The Mentor (Necessary Lies Book 1)(10)

By: Alison Ryan


“Mr. Weston is inside,” Michael said. “I’ll grab your luggage, Miss Hunt. The door should be unlocked.”

It was weird to walk through a door without knocking, but I guessed this was my house now, legally speaking. So it was silly to knock. But it still felt… odd.

The foyer of the home was as impressive as the exterior. It led to an open living room decorated in rich, rustic colors and décor. Very mountain-esque. The windows to the living room were floor to ceiling, and the ceiling was two levels above my head, affording an impressive view of the lake. Outside, I could see the ground sloped down to a pool (which was covered for the winter) and a hot tub, which was not.

“Jesus, Dad,” I said to myself. “You really outdid yourself.”

I could see the moon’s reflection in the great Lake Tahoe, and a billion stars shown over it, not dimmed a bit by the casinos and hotels on the far side of the lake. I was in my own world on this side. Another planet practically.

I dropped my bag to the floor and walked over to the plush sectional couch of the living room, collapsing on it.

“I see you made it okay,” a deep voice said from behind me. I recognized it immediately. It was Nolan Weston.

I didn’t bother turning around, “You sound disappointed.”

“Of course not,” he said. “I just know it was a sudden trip to be taking after getting the worst kind of news a person can get. So it’s good to see you made it here safely and can now take a moment for yourself.”

I rolled my eyes, “Did you rehearse that?”

He sighed, “No. I meant it. I can’t imagine how you’re feeling right now.”

I turned around to ask him what he could imagine, and I gasped.

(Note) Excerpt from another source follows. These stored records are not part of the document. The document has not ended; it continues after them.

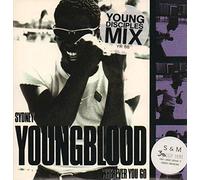 Sydney Youngblood - WHEREVER YOU GO 7 INCH (7" VINYL 45) UK CIRCA 1991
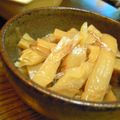 miru姉さん's cooksnap of when they made メンマのおつまみ～♪.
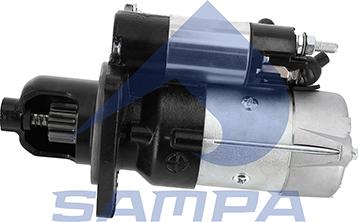 Sampa 053.352 - Starteris www.autospares.lv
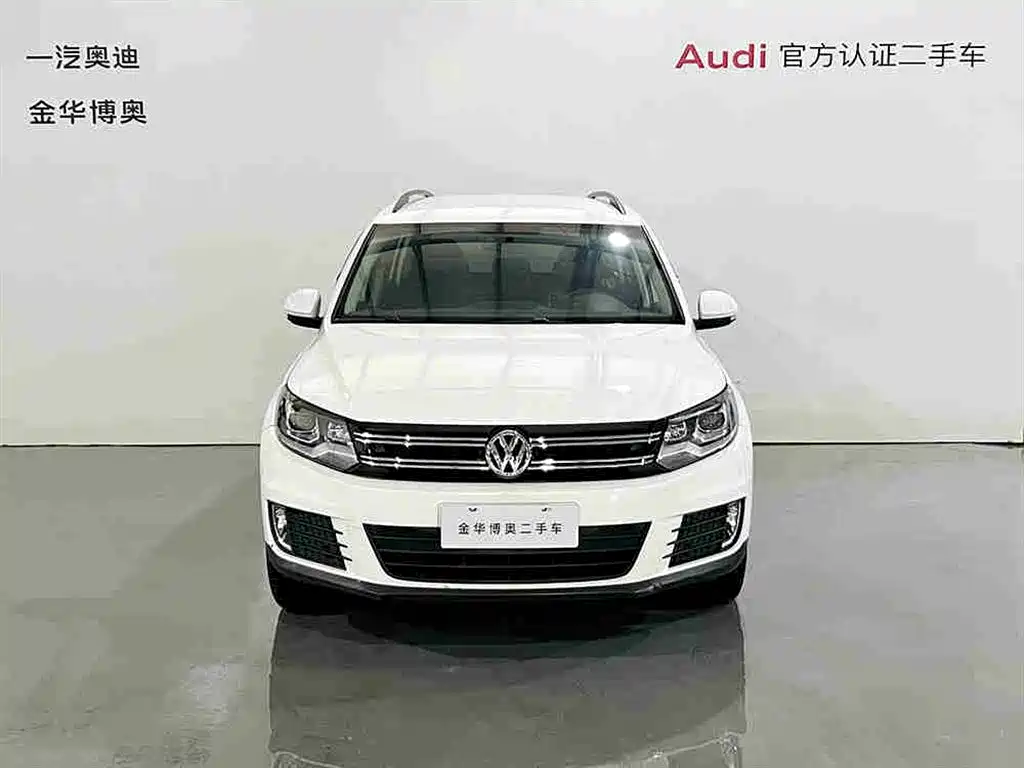 Volkswagen Tiguan 2016 — фото 2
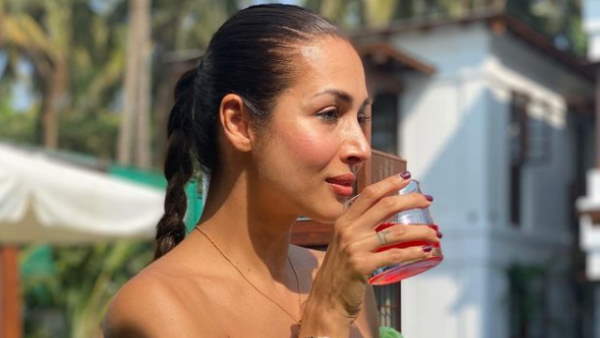 योगा को देती हैं फिटनेस का क्रेडिट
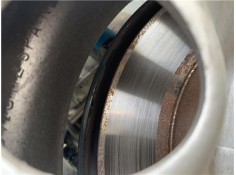 Recambio de disco freno delantero para suzuki vitara (se/sf/et) 1.6 i 16v (et, ta02) referencia OEM IAM 5521160A00  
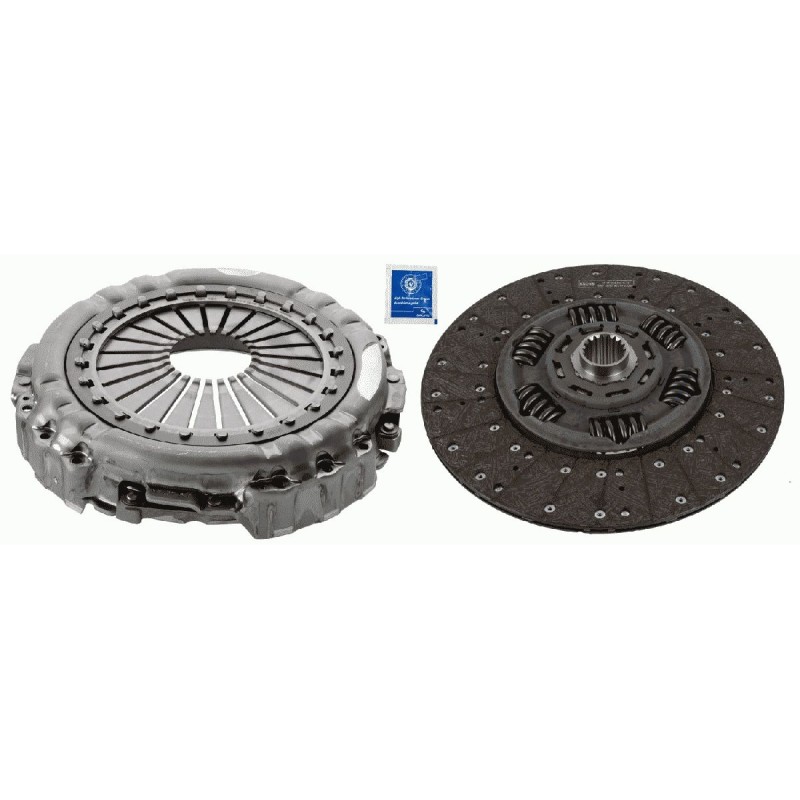 SACHS Sidurikomplekt 3400 700 529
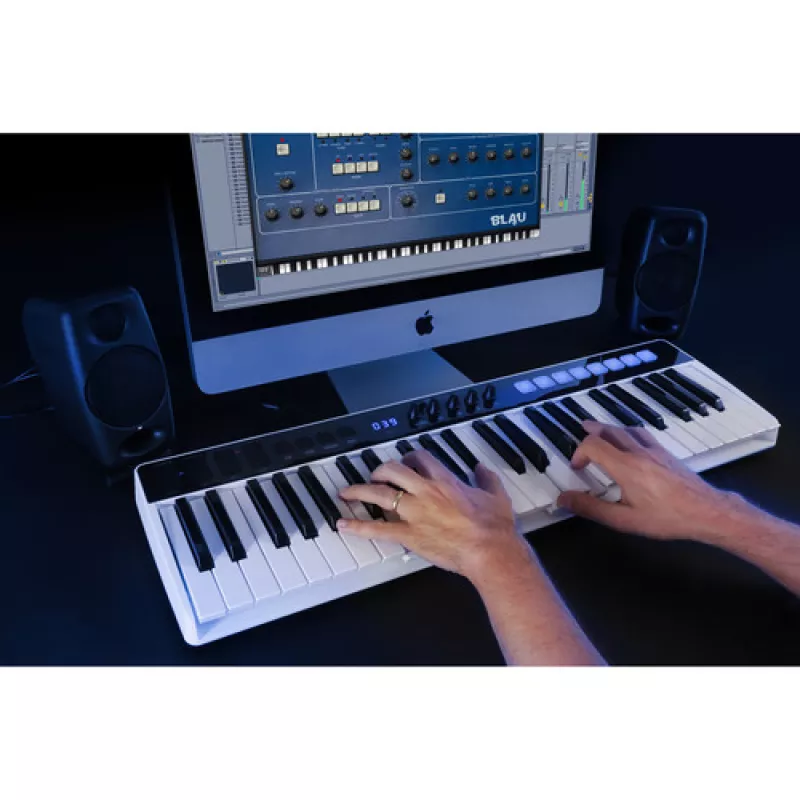 IK Multimedia iRig Keys I/O 49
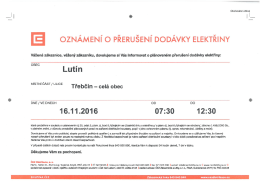 ČEZ Distribuce, a.s.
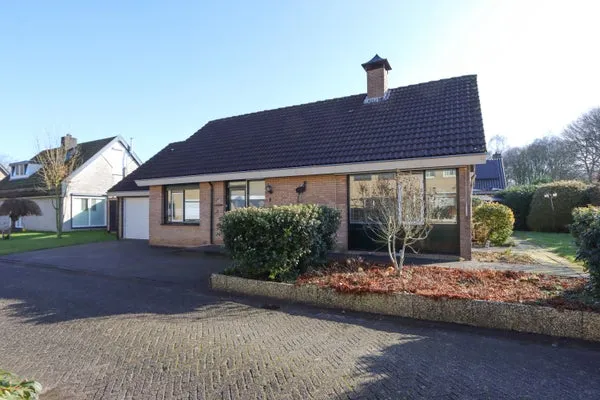 Vrijstaande woning te koop: De Lepelaar 7, De Fazant Dronten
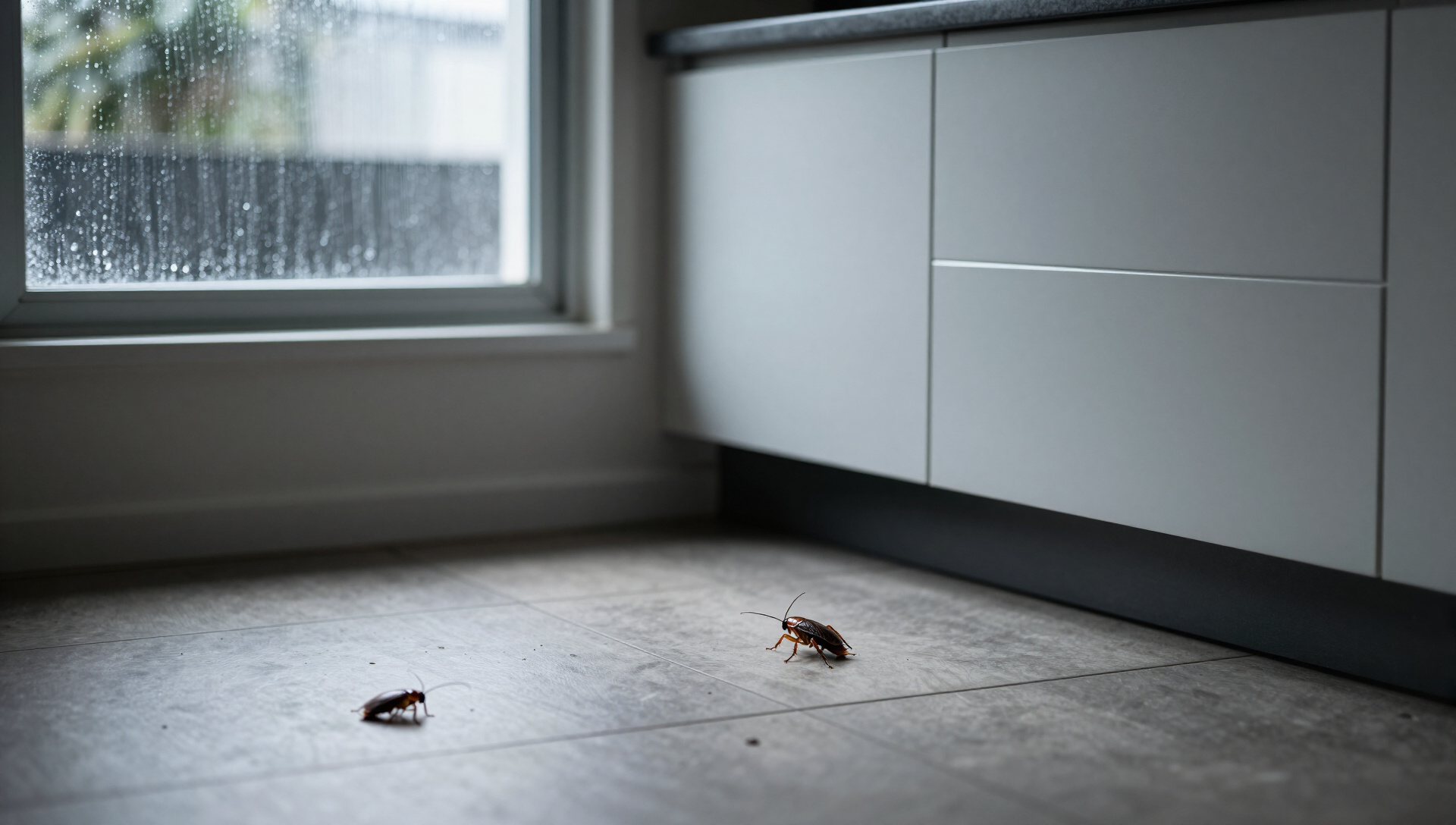 Cockroach Removal in Cambridge Gardens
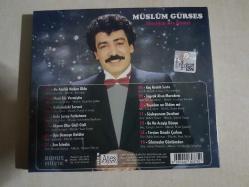 MÜSLÜM GÜRSES MAZİDEN BİR DEMET CD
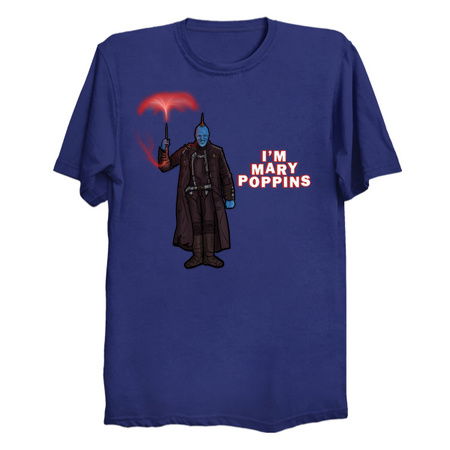 I'm Mary Poppins tiny thumbnail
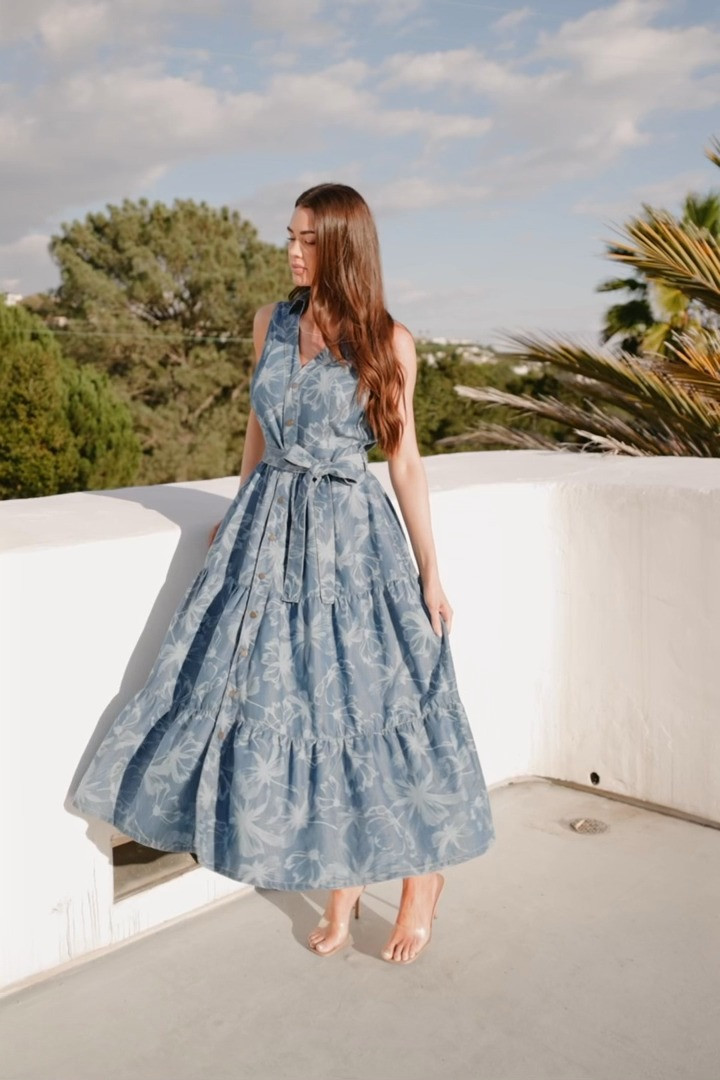 This is your sign to romanticize your life and buy the dress 🤍✨ Baltic Born has the prettiest getaway styles right now and I can’t get over them. These dresses are flowy, feminine, and made for sunshine moments. Whether you’re actually traveling or just dressing like you are, these pieces bring the vibe.
#ResortStyle #BalticBorn #VacationOutfits #SummerWardrobe #FlowyDresses #TravelStyle #LTKStyle #LTKFinds #VacationReady #ChicLooks 

 #LTKSeasonal #LTKU #LTKSaleAlert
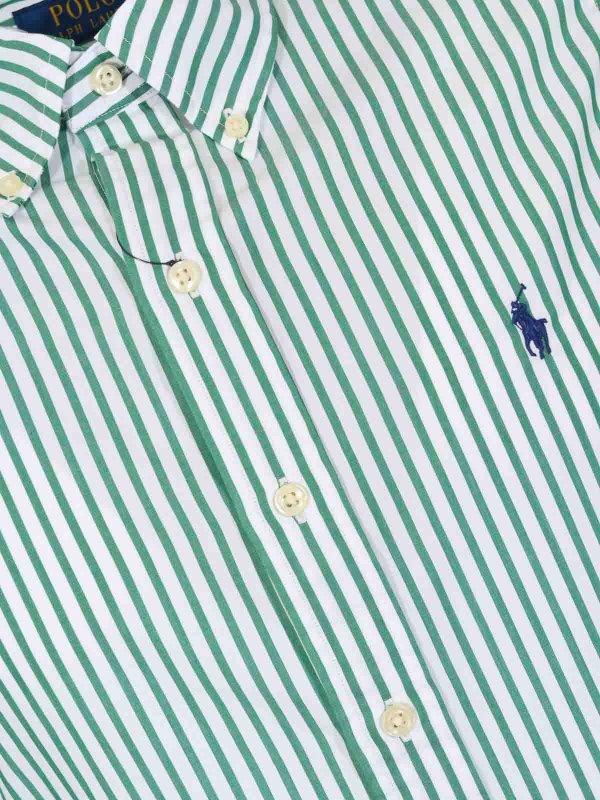 The Best Shops POLO RALPH LAUREN: camicie - Camicia A Righe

This trip was truly full of surprises.

Nolan Weston stood behind me in a cable knit sweater and dark denim jeans. He was tall, with dark slicked back hair, and a rugged face. He looked like something straight out of a Brooks Brothers catalog. He had the slightest graying at his temples but that didn’t matter. I immediately recognized him.

Nolan Weston was not just any of my father’s attorneys. He was the new guy from years ago. The one we’d met in Salzburg. Or the one my father had met in Salzburg and I had spied on.

I wasn’t sure what to say next. All I knew is that things had just gotten a hell of a lot more interesting.





Five




“You’re Nolan Weston?” I asked. My palms were sweating now, one of my nervous habits since forever. I tried to nonchalantly wipe them across the throw pillow next to me.

“I am,” he said, taking a step down into the sunken living room to join me on the couch. His gait was so confident, his demeanor so relaxed. Nolan Weston probably didn’t get worked up about anything. Even his boss dying.

“You worked for my father,” I said. “I saw you once.”

Maybe I imagined it, but suddenly Nolan’s eyes narrowed and the tip of his tongue appeared between his lips. But he quickly gained his composure.

“You did?” he asked. “When was that?”

“When I was sixteen,” I said. “You met with my father in Salzburg. At the Mozart Museum. I was inside, but I saw you talking to him.”

Nolan’s face suddenly relaxed, “Oh, yes. I hadn’t thought about that in a long time. It was my first time meeting him. I hadn’t realized you were there.”

I looked down at my shoes. Nolan Weston was hard to look at. He was… gorgeous. It made me a little shy, to be honest. That kind of attractiveness could be intimidating.

“Yeah, he took me there as a surprise for my birthday,” I said, feeling tears well up in my eyes. “I remember everything about that trip.”

Nolan sat across from me now, his expression blank for the moment. Something about him really frustrated me. I couldn’t read him at all.

“Anyway,” I said. “How did this happen? My father had a stroke?”

Nolan nodded, “Yes. In the middle of the night, it seems. He was alone here but that morning he was supposed to meet some of the other partners and I at a breakfast meeting in town. He never showed, which isn’t like him. When he didn’t answer his text messages, I became concerned. So I came here…” His sentence trailed off. It seemed like his voice might crack, but when he looked back up at me his eyes were cool and whatever emotion had grabbed him was gone. No expression.